Brano fornito —
##########
Mancava solo il mare, l’amato mare, a raccontare qualcosa di lei. E forse solo il mare, in cui nuotava per ore da sola perdendosi all’orizzonte, e che è stato l’ultimo (esaudito) desiderio, avrebbe potuto restituire l’intera essenza di una donna che «stava stretta a qualsiasi definizione», che «non era di nessuno», «inappropriabile perché sfuggiva ad ogni identità certificata che ingabbiasse la sua irriducibile singolarità».
Studiosa famelica di filosofia ancora prima che diventasse «Miranda», partigiana «perché c’è bisogno anche di intervenire», marxista «ortodossa» come amava definirsi, comunista, dirigente politica, organica del Pci e radiata dal Pci, fondatrice del manifesto, letterata, scrittrice, saggista, giornalista. Intellettuale e militante.
##########
Estratto del dataset —
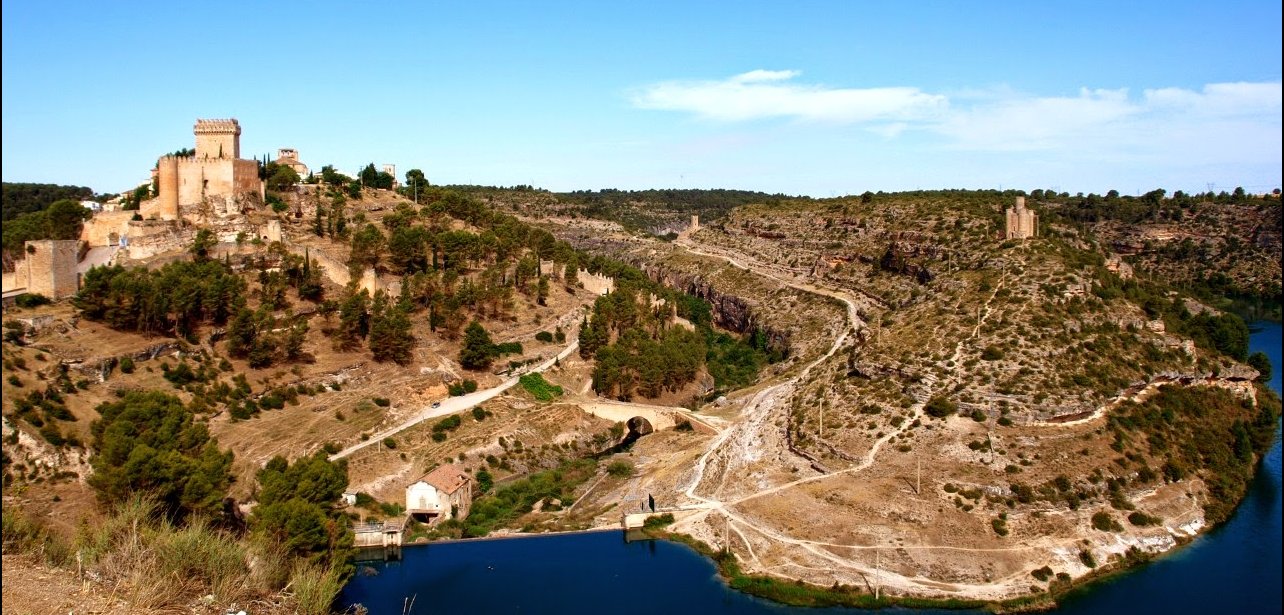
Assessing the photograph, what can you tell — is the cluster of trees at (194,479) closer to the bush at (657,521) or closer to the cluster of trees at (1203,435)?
the bush at (657,521)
##########
Azioni da svolgere —
(1) Trascrivi dal brano fornito tutto ciò che va da "Mancava solo il" fino a "Intellettuale e militante.".
(2) Per favore, rispondi a queste domande sul brano fornito:
(a) Dove nuotava per ore da sola la donna descritta?
(b) Di che cosa fu fondatrice?
(c) Con quale aggettivo amava definirsi come marxista?

Risposte complete —
(1)
Mancava solo il mare, l’amato mare, a raccontare qualcosa di lei. E forse solo il mare, in cui nuotava per ore da sola perdendosi all’orizzonte, e che è stato l’ultimo (esaudito) desiderio, avrebbe potuto restituire l’intera essenza di una donna che «stava stretta a qualsiasi definizione», che «non era di nessuno», «inappropriabile perché sfuggiva ad ogni identità certificata che ingabbiasse la sua irriducibile singolarità».
Studiosa famelica di filosofia ancora prima che diventasse «Miranda», partigiana «perché c’è bisogno anche di intervenire», marxista «ortodossa» come amava definirsi, comunista, dirigente politica, organica del Pci e radiata dal Pci, fondatrice del manifesto, letterata, scrittrice, saggista, giornalista. Intellettuale e militante.

(2)
(a) Nel mare.
(b) Del manifesto.
(c) «Ortodossa».